Spearman’s rank order correlation was performed to assess the relationship between the MBAS and the TMT difference score. The correlation was statistically non-significant, with a medium effect size (rs(31) = 0.323, p = 0.067). The same analysis was performed to assess the relationship between MBAS and HADS (anxiety) scores, and again, the resulting correlation was statistically non-significant, with a small to medium effect size (rs(32) = 0.181, p = 0.306). Interpretations of effect sizes were based on Cohen’s framework (1988, 1992), where r = 0.10 represents a small effect size, r = 0.30 a medium effect size and r = 0.50 a large effect size. Correlational analyses for the MBAS task and the ACE, HADS (depression) and premorbid IQ were not performed, as assessment of bivariate scatterplots indicated the test’s assumption of a monotonic relationship between variables was not met in these cases.

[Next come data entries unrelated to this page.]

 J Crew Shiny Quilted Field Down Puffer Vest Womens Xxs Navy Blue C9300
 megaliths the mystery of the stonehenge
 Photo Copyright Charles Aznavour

This study investigated whether having a diagnosis of dementia was associated with reduced ability on a task of mindful attention. Our finding of no significant difference between a dementia group and members of an older adult comparison group on a task measuring the ability to mindfully attend to the breath suggests that diagnosis may not have a large effect. This was in spite of statistically significant differences between the groups on measures of overall cognition, estimated premorbid IQ, and executive ability, with people with dementia performing worse.

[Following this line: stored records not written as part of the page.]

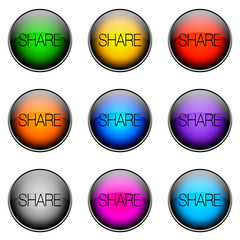 Button Color SHARE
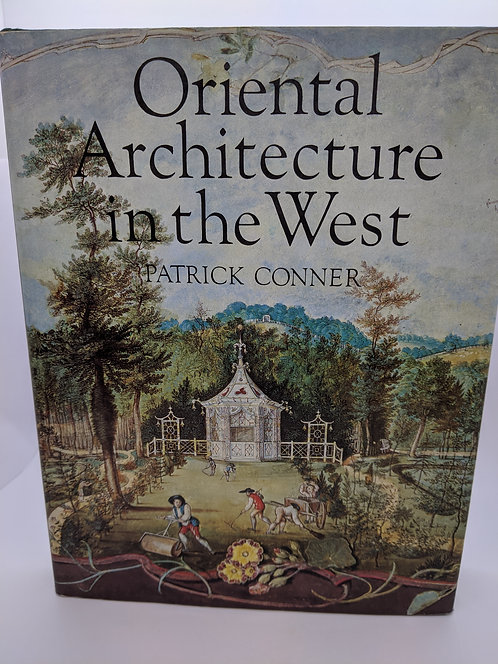 Oriental Architecture in the West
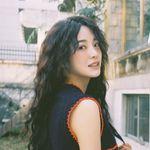 김세정  Instagram account Profile Photo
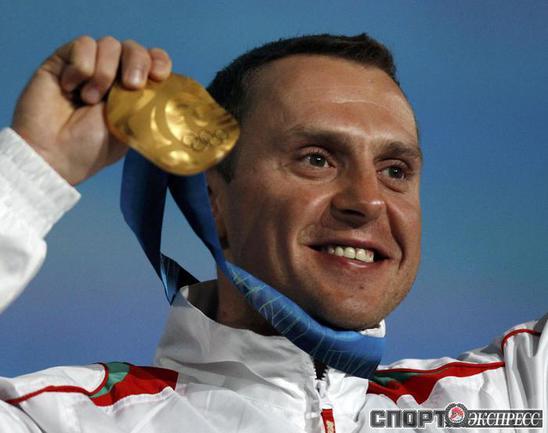 Алексей ГРИШИН (Белоруссия). Фристайл. Акробатика. Фото Reuters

Further analysis aimed at exploring possible mechanisms influencing MBAS performance in people with dementia found a non-significant positive correlation between cognitive flexibility (the TMT difference score) and MBAS in the dementia sample. The medium effect size (r = 0.313) suggests that MBAS performance is also affected by or at least associated with other factors, and is insufficient strongly to support the construct validity of the MBAS task as previous papers have done (Frewen et al. 2011; Lai et al. 2015).

The expectation that people with dementia would perform significantly worse than the comparison group on the MBAS task was based in known and well-established differences (also reflected in the findings of the current study) between people with and without dementia, in areas which have a plausible theoretical link to the skills involved in optimal MBAS performance—cognition and cognitive flexibility. Given that the people with dementia group was a relatively high-functioning, community-dwelling sample, it is in fact possible that there was no underlying difference between the people with dementia and older adult group’s ability to pay sustained, mindful attention to the breath. If this was the case, since some higher functioning people with dementia are able to engage in a task incorporating core elements of a key mindfulness meditation practice, mindfulness may be seen as a potential mechanism of change for future clinical interventions with this population. Although Churcher Clarke et al. (2017) did not find improvement on the MBAS task in those with dementia over the course of an intervention, it should be noted that the current study investigated a much higher functioning sample and it may be that in such a sample mindfulness ability is not affected in the same way. Further research would be needed to assess whether mindfulness abilities would improve in a similar sample over the course of a clinical intervention.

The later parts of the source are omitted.